The sheer pace of the excavation, loading and dumping required to level the dunes and fill in adjacent depressions is why the choice of tipper trucks was so critical. Downtime is not an option.
At the same time, in the cash-strapped economic climate, the RAK PWSD is constantly looking for ways to reduce its costs without cutting corners. Al Hammadi is driving change in the direction of higher productivity and performance and lower total cost of operation.
Pointing to some existing inefficiencies, he notes: “The old vehicles, the old trucks — some of them really you cannot find spare parts — that’s why we are now very selective. We are trying to unify our fleet and limit our selection to brands like Iveco, Caterpillar and Komatsu. Before, we would purchase 10 units at a time: Iveco, MAN, Scania, Daimler; now we are thinking differently.
Emphasising the pressure of parts supply, he adds: “It becomes too much. It is better to stick to two; not to keep one monopoly, but two. If you have maximum three, ok, but unifying is now the trend.”

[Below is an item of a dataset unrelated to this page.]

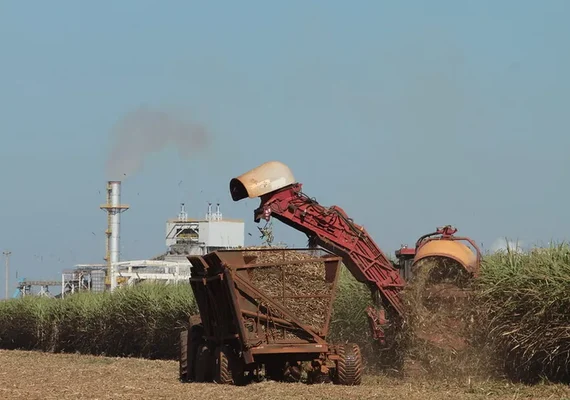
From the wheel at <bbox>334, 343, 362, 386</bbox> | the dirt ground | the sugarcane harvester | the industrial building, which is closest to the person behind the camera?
Result: the dirt ground

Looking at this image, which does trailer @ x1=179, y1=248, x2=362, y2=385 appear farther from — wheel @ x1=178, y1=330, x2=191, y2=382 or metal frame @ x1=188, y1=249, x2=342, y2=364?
wheel @ x1=178, y1=330, x2=191, y2=382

The recent order with Iveco also represents the latest phase of a long-term relationship between RAK PWSD and both the Italian truck brand and its UAE distributor Saeed Mohammed Al Ghandi & Son (SMAG), of the Al Ghandi Auto Group, which first sold an order of Iveco vehicles to the authority more than 20 years ago.
Graham Turner, CEO of Al Ghandi Auto Group, who was also on-site in RAK, says of the relationship between the two parties: “Aftersales is where the whole long-term point comes in. We have to work together — even though RAK PWSD is doing its own maintenance —because everything is now so technological that we have train our customer’s teams. Iveco and Al Ghandi do that to make sure that the technology is being used properly.”
Al Hammadi responds: “Especially when you bring a new fleet or equipment really they (SMAG) are helpful — they come here, they sit here for a week or two weeks, they train our guys and they do whatever is needed. Also, they have their back-up here — they have their spare parts right here in the UAE. That’s not the case with some other brands.”
Turner adds: “It’s also a two-way street. We work closely with our customers, and they in turn don’t deal with the grey market — and that ultimately it benefits both of us. We have to be in partnership — if we just sold the trucks and ran away, it would be no good.”
Al Hammadi adds: “It is going well. Our people are managing and cooperating. It’s like a family business now,” Turner chimes in. “That’s the way I try and run the company — like you’ve joined the family!”
Another measure that Al Hammadi is working on to raise the overall productivity of his fleet is to sell his trucks and machines on after a few years where before RAK PWSD would retain units indefinitely.